The example I’ve been using is of going to a rental car office and being able to take the keys from the desk, get into the car, and drive away. You’re not asked to first take a tutorial or read a manual because the pattern, the schema, the mental model is well established. You know where the steering wheel, gas pedal, brakes, clutch, etc. are all going to be. (Even when going to a country where they drive on “the other side of the road,” you know where everything is, just in mirror image.) The only variables might be the windshield washers and cruise control, which you check before you drive off. But you know they’re there, and approximately where they wil be. And when we’re driving, because the pattern of driving is so familiar, we go through the rote tasks of changing gears, tapping the brake or accelerating, etc. in background processing mode while our primary processing mode is on wayfinding through an unfamiliar neighbourhood and/or avoiding the bad driver next to us and/or talking to whoever is in the passenger seat.
So when we use software, we have a similar experience. Right now, if you think about the feedback Microsoft is getting from Vista and Office 2007 users, you hear that new users love it, while experienced users are frustrated. When you think about patterning, and primary and secondary cognitive levels, it makes sense. New users have no existing patterns to break; they simply adopt a pattern and their feedback is “great stuff!” Transfer users have a very different experience. They have to break deeply ingrained patterns, and during the transition process, their frustration levels mount because what are usually background processes – pressing key combinations and clicking and right-clicking are now taking over. Instead of concentrating on what would normally be primary processes – wordsmithing or image cropping or political diplomacy in the workplace – the users are now painfully conscious of not speeding through their patterned responses. They have to slow down, feel clumsy and stupid all over again. One very smart fellow confessed to me that he went home and left a number of documents open in the new version of Word because he couldn’t figure out how to save them, only to come in the next morning more determined to figure the darned thing out. So the first item on his agenda was to “get rid of some annoying flashing thing in the corner” (that experienced users have trained themselves to ignore), only to discover that, you guessed it, it was the Save mechanism that he couldn’t find the day before.

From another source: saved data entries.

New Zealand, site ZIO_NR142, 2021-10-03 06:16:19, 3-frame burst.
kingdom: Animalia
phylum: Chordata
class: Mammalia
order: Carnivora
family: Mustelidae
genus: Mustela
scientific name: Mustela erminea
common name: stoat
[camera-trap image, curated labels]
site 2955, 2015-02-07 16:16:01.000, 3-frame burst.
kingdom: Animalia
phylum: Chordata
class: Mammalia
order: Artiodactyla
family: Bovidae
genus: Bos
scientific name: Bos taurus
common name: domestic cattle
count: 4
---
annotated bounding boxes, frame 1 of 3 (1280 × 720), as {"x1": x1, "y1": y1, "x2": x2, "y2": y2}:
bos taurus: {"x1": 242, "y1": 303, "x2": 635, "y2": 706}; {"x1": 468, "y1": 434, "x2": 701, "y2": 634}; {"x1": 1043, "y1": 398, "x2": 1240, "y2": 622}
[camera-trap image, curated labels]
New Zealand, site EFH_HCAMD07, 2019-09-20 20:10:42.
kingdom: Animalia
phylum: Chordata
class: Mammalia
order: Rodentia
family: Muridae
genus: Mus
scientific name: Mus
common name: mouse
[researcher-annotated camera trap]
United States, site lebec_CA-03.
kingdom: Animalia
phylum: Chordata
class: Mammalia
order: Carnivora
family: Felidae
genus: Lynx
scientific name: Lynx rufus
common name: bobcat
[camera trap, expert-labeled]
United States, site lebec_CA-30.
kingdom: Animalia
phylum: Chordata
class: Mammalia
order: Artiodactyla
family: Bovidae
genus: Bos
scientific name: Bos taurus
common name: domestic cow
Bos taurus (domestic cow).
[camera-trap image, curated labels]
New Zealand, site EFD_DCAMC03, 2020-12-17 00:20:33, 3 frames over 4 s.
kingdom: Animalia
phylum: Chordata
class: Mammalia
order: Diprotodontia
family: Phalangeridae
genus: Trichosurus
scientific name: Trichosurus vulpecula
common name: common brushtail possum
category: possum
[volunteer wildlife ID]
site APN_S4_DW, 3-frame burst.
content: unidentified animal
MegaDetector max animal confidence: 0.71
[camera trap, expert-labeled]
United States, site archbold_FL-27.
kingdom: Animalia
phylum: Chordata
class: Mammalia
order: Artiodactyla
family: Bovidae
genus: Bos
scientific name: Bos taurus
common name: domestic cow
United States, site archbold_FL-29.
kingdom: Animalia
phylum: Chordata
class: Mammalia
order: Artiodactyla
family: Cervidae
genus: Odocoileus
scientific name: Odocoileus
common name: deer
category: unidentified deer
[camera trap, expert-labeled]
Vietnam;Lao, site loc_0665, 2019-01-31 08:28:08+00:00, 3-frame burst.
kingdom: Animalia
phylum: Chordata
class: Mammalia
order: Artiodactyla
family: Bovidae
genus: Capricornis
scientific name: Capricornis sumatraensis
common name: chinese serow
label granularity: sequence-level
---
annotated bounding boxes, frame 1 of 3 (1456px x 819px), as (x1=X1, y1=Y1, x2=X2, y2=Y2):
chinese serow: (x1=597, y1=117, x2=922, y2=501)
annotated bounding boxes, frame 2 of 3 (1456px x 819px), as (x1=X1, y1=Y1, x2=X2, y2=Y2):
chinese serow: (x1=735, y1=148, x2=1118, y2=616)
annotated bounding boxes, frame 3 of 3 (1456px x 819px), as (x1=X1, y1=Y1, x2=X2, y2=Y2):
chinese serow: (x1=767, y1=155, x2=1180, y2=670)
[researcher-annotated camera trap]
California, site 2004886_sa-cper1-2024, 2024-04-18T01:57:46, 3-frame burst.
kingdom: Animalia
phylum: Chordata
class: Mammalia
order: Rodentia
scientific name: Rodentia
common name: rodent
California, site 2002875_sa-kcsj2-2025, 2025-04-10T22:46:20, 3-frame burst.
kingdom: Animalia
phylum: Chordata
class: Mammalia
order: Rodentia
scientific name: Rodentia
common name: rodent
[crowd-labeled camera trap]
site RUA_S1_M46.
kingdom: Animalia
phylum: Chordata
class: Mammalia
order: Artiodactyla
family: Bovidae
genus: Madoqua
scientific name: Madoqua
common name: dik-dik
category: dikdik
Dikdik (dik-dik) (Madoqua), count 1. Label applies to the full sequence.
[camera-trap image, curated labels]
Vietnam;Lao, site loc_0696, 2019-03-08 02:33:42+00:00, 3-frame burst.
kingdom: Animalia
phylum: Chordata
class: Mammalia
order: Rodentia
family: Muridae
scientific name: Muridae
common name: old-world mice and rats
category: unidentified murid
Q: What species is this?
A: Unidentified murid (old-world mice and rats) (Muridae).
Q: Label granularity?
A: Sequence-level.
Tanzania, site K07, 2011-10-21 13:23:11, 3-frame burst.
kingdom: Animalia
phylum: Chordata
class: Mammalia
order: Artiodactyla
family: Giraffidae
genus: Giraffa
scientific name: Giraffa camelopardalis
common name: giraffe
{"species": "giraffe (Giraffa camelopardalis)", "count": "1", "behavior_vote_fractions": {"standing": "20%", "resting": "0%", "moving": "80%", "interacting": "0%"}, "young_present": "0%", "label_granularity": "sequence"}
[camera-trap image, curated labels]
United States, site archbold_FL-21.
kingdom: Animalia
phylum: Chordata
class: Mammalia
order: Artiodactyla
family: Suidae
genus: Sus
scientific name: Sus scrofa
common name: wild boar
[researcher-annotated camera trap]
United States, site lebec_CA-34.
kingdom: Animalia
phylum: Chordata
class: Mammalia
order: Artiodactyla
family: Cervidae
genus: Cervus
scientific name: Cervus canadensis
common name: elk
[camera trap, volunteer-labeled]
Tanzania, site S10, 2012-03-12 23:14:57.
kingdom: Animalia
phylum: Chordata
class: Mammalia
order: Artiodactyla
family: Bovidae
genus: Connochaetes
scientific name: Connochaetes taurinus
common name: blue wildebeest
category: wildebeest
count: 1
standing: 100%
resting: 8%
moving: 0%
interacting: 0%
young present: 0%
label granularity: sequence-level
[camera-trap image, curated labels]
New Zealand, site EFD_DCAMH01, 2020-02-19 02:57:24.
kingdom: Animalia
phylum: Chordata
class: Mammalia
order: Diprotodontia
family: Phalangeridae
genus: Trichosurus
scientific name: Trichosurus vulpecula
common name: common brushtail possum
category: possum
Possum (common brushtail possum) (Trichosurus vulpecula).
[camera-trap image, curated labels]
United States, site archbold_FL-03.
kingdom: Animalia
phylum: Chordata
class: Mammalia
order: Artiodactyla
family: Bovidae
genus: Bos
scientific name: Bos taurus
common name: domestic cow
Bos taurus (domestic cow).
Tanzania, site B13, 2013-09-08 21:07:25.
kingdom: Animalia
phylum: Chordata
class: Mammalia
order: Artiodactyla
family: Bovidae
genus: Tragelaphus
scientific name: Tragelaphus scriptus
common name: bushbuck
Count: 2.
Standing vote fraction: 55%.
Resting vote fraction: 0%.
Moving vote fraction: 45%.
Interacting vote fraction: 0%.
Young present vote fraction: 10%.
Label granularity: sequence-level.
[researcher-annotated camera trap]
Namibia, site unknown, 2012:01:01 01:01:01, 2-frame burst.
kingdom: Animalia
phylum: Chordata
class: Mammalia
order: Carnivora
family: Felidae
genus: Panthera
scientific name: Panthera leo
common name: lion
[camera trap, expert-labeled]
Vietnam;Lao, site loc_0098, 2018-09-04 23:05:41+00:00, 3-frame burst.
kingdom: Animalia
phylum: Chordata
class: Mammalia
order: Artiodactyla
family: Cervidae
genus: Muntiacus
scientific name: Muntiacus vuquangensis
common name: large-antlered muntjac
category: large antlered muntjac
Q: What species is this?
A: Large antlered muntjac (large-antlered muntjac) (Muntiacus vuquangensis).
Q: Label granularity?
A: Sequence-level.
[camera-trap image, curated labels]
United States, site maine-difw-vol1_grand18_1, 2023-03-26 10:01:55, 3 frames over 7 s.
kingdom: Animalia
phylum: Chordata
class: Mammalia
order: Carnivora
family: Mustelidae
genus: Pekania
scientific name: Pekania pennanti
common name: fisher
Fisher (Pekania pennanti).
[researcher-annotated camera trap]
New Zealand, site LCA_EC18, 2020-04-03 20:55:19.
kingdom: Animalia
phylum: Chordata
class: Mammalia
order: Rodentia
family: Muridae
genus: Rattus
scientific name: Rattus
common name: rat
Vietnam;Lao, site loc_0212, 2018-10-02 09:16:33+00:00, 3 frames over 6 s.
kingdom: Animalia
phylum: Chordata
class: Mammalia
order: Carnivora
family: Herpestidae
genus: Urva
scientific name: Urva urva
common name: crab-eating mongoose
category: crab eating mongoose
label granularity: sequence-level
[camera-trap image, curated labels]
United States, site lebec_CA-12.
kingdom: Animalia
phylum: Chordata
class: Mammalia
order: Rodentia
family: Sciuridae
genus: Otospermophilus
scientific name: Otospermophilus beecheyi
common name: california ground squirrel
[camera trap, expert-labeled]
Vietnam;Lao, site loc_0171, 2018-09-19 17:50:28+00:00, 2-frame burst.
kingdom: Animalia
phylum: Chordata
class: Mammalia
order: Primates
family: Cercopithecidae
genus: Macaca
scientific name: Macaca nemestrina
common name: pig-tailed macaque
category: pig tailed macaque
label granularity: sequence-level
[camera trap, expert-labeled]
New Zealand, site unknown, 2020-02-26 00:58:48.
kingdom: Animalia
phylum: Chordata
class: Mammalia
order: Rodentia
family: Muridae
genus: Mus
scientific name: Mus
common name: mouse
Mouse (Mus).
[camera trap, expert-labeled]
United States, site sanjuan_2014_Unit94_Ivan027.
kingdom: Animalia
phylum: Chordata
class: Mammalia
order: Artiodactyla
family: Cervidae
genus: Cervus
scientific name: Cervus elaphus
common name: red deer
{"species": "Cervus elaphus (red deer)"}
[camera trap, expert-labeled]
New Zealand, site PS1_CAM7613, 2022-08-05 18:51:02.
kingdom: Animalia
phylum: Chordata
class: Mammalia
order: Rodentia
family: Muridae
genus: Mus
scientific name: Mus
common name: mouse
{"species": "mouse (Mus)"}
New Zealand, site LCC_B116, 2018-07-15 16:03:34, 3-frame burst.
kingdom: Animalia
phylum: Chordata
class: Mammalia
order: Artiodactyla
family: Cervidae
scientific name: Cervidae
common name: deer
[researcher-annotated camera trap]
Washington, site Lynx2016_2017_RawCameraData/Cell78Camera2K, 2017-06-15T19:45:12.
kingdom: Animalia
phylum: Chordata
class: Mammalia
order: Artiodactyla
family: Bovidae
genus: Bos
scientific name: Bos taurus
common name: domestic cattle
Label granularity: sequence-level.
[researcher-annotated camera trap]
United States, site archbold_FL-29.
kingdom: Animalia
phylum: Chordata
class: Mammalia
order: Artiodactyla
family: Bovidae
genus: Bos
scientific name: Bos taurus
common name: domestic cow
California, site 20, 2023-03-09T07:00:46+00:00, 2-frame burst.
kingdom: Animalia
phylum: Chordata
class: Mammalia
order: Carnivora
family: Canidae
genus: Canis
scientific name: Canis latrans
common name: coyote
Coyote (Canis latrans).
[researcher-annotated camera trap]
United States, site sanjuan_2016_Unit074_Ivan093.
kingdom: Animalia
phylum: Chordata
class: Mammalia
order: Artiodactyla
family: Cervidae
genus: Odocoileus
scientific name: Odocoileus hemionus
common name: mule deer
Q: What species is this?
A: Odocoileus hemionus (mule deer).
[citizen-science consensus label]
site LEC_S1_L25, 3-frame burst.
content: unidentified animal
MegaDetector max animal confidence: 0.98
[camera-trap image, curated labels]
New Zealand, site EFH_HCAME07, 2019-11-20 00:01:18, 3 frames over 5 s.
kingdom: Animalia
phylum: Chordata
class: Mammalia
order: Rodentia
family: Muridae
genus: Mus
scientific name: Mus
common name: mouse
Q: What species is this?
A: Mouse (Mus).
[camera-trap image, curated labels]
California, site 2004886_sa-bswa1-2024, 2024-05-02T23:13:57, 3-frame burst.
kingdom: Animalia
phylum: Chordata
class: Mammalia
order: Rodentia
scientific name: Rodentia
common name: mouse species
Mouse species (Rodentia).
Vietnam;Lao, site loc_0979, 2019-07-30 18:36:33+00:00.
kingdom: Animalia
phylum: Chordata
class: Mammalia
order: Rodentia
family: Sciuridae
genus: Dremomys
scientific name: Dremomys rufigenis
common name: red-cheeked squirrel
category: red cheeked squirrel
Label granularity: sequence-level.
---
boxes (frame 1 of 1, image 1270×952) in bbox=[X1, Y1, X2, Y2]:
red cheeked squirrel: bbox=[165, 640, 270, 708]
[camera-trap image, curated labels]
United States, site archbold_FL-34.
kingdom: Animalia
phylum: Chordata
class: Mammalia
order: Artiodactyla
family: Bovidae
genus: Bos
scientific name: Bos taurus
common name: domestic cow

The adoption of a CMS makes users feel similarly out of sorts, particularly when the patterning of the software is unreliable. People don’t process information, they process patterns, and when looking for patterns to follow, they look down their “frequently followed favourites” for the first pattern that fits. So they’ll have certain expectations of what they should be able to do from a toolbar, by right-clicking, by dragging and dropping, and so on, based on patterns that they may not even realize they’re tapping into. The responses may come from an intuitive, muscular level that they can’t articulate but, sitting at a keyboard, just intuitively expect to happen, based on collective past experiences. Knowing this, and understand these user expectations, is the first step toward product usability, and user acceptance of the product. (Because you just know that if it’s not usable, staff will go to great, great lengths not to have to use it.)
The software development teams that don’t understand this dynamic, that insist of doing something different and compensating with more explanation and documentation, will eventually lose the race, but the sad part is that they’ll take out a lot of innocent bystanders along the route. For too long, CMS vendors haven’t had their feet held to the fire when it came to usability. As long as the output was to standard, the usability for internal users could be compromised to get the build out the door. But younger users “get” usability, and demanding more. And newer, more agile vendors “get” usability, and have changed the game. If they were to stand in front of this new breed of customer and explain away the reasons why their interface worked thus and so, their users would come back at them with, “Those aren’t reasons; those are excuses!” The gauntlet has been thrown down, and now it’s up to the industry players, one and all, to get their game faces on. As James Robertson points out, “broader discussions are needed within the industry to better define ‘best practice’ design for content management systems and to help improve the usability of all products.” It was gratifying to see, at the last CM Professionals‘ Summit in San Francisco, a vendor discuss the practices in their office, the metrics that they track, and what measures they take to keep customer satisfaction high. It was equally gratifying to notice the other vendors in the audience listening intently, making notes, and chatting with the presenter afterwards. There is a time and place to compete, and a time and place to collaborate. Perhaps this is the first step in the right direction: toward a better user experience.